Paradossalmente contribuisce a questa nuova lettura un libro vecchio, già uscito nel 1969. Ammazzate il leone di Jorge Ibargüengitia (traduzione del grande e compianto Angelo Morino, uscito nel 2005 per Sellerio sempre nella traduzione di Morino): scrittore messicano scomparso nel 1983, a soli 55 anni. Come per i romanzi Due delitti e Le morte, anche Ammazzate il leone è stato pubblicato in Italia dalla vivacissima La Nuova Frontiera, ma a differenza delle altre questa è un’opera ironica, tagliente, per certi versi cinica e irridente.

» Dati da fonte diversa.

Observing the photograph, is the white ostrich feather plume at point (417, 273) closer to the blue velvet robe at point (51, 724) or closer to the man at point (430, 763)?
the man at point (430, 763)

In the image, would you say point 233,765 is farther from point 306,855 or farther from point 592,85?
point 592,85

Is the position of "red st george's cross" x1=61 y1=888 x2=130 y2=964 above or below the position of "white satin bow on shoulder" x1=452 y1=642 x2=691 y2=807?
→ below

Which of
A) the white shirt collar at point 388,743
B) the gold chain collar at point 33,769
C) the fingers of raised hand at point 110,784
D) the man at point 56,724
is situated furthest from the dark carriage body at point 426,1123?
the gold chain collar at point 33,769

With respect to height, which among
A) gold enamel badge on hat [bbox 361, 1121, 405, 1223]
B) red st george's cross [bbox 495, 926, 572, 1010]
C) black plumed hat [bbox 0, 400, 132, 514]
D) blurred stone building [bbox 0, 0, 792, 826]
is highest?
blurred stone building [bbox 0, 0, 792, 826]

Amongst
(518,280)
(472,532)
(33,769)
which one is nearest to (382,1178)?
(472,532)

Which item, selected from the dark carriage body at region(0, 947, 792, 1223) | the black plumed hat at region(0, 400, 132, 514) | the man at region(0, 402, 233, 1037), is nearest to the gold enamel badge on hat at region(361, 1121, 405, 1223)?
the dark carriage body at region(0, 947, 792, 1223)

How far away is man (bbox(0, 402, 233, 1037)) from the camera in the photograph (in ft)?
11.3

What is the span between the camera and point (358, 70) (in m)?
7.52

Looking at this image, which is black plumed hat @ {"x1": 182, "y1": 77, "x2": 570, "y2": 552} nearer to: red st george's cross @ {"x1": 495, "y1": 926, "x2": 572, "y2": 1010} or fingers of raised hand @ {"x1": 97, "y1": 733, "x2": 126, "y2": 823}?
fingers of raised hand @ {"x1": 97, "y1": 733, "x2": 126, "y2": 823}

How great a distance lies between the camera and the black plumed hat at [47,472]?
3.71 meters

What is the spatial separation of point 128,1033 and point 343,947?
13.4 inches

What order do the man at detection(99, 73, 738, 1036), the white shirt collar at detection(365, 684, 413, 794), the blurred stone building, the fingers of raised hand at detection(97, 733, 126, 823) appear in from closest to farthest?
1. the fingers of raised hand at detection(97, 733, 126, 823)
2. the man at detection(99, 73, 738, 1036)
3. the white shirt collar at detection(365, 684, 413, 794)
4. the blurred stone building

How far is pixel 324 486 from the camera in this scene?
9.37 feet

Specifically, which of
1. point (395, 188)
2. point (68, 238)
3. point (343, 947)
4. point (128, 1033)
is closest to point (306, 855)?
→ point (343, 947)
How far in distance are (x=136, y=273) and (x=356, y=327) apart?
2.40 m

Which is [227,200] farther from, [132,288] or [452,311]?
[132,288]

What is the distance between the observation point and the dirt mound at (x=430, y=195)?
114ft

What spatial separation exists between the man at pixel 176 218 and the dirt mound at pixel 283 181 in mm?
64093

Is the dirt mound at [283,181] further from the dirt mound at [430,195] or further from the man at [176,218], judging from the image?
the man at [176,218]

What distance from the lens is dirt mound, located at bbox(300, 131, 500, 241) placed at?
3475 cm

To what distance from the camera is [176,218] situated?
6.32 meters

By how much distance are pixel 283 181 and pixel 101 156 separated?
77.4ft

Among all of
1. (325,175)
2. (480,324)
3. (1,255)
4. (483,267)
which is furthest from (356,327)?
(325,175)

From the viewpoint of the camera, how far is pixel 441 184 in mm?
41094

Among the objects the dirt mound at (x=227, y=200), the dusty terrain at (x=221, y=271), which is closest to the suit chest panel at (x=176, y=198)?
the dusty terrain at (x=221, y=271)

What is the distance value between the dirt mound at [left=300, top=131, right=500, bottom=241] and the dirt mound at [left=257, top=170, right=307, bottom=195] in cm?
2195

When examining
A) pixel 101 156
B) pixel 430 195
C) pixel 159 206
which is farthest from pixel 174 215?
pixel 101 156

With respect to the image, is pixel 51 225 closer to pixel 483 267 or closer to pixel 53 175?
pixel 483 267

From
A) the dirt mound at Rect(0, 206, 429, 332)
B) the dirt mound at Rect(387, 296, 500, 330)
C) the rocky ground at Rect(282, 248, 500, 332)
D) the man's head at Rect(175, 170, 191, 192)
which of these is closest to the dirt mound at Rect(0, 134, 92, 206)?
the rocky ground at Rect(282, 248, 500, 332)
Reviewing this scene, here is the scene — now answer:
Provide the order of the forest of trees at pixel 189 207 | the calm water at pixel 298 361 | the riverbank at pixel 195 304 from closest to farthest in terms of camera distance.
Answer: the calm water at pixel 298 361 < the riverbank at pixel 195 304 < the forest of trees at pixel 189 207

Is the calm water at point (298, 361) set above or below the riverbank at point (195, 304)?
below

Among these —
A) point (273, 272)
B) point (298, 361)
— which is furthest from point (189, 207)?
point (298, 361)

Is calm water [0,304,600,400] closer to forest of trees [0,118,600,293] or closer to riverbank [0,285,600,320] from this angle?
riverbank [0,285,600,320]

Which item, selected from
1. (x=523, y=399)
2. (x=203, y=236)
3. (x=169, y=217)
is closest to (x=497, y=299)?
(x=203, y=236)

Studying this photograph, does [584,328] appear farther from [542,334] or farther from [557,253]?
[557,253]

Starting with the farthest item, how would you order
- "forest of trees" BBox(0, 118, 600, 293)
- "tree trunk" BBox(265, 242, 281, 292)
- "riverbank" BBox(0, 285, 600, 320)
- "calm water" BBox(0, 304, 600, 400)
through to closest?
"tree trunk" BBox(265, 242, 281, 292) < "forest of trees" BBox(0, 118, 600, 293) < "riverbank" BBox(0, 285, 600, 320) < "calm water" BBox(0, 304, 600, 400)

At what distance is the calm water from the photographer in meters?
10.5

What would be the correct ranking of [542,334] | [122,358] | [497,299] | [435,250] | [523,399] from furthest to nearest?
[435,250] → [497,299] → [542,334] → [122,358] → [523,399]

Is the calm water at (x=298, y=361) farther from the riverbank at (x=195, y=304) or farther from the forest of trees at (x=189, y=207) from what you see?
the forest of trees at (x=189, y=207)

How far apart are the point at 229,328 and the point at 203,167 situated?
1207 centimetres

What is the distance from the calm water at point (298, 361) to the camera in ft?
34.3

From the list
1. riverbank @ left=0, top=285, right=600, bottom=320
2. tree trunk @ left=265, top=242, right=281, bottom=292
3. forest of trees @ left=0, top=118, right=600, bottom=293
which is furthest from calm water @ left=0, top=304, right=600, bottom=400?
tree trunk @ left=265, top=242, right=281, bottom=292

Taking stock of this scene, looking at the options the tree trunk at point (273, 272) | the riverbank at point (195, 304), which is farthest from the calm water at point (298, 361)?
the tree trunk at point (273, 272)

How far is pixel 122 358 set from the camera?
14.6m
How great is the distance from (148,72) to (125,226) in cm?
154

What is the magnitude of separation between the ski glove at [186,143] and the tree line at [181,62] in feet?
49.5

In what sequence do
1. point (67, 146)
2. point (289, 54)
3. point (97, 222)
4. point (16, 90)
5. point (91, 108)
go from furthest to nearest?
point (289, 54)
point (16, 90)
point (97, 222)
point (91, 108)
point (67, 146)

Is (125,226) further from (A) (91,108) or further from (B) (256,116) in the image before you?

Chi si aspetta il solito fuoco narrativo sudamericano, sostenuto da parabole di vita che in nessun altro luogo del mondo avrebbero senso come lì, forse resterà deluso. In realtà, proprio dentro questa sorpresa, risiedono il merito di Ibargüengitia e l’intuito de La Nuova Frontiera. Ammazzate il leone non solo è un libro scaltro e saggiamente improntato all’ironia più forbita, ma è innanzi tutto una catarsi dei nostri comportamenti e dei nostri piccoli soprusi, un modo per guardare dentro la dittatura che imponiamo ogni giorno in famiglia, in ufficio, nelle nostre relazioni, talvolta nelle nostre parole. Ibargüengoitia ricorda che anche le azioni quotidiane, persino le più innocenti, contengono una matrice dispotica a cui non facciamo più nemmeno caso. L’unico modo per metterla a fuoco, per l’appunto, è l’ironia. «Questo Paese ha bisogno di progresso. Per progredire c’è bisogno di stabilità. La stabilità la possiamo raggiungere se voi vi tenete le vostre proprietà e io la presidenza. Tutti insieme, tutti contenti, e avanti così».
Come detto, questo romanzo di Jorge Ibargüengoitia è del 1969, risente per cui di quella “stagione di costrizione e terrore” che l’America Latina si apprestava a vivere. Ma il controllo della scrittura, l’equilibrio delle emozioni e un’ironia sorprendente, fanno di Ammazzate il leone un romanzo notevole anche se non brillantissimo, molto bello anche se non straordinario. Arepa, un’isola immaginaria dei Caraibi, è governata da quattro mandati dal maresciallo Belaunzarán, che però si appresta a modificare le regole del gioco (la Costituzione da lui stesso promulgata) per “fare un altro giro di giostra”. Corre l’anno 1926, eppure è così attuale il dispotismo con cui tutto accade che ricorda quello di alcuni rettori italiani (pre riforma Gelimini, NdR) che hanno riscritto lo statuto di certi atenei per farsi, appunto, un altro giro di giostra; quello di alcuni presidenti europei che hanno fatto di tutto (per fortuna non riuscendoci) per farsi rieleggere; o quello di alcuni dittatori che, ai confini d’Europa, hanno imposto la propria presidenza modificando a piacimento leggi e regolamenti. Quanto siamo diversi dai latino americani? Quanto sono affini certe presunte democrazie a certe dittature? A distanza di molti anni dalla prima uscita di Ammazzate il leone, è curioso notare come Jorge Ibargüengoitia abbia “sovrapposto” il ritratto del maresciallo Belaunzarán alle foto istituzionali di certe democrazie Occidentali. E che, in molti casi, siano coincise.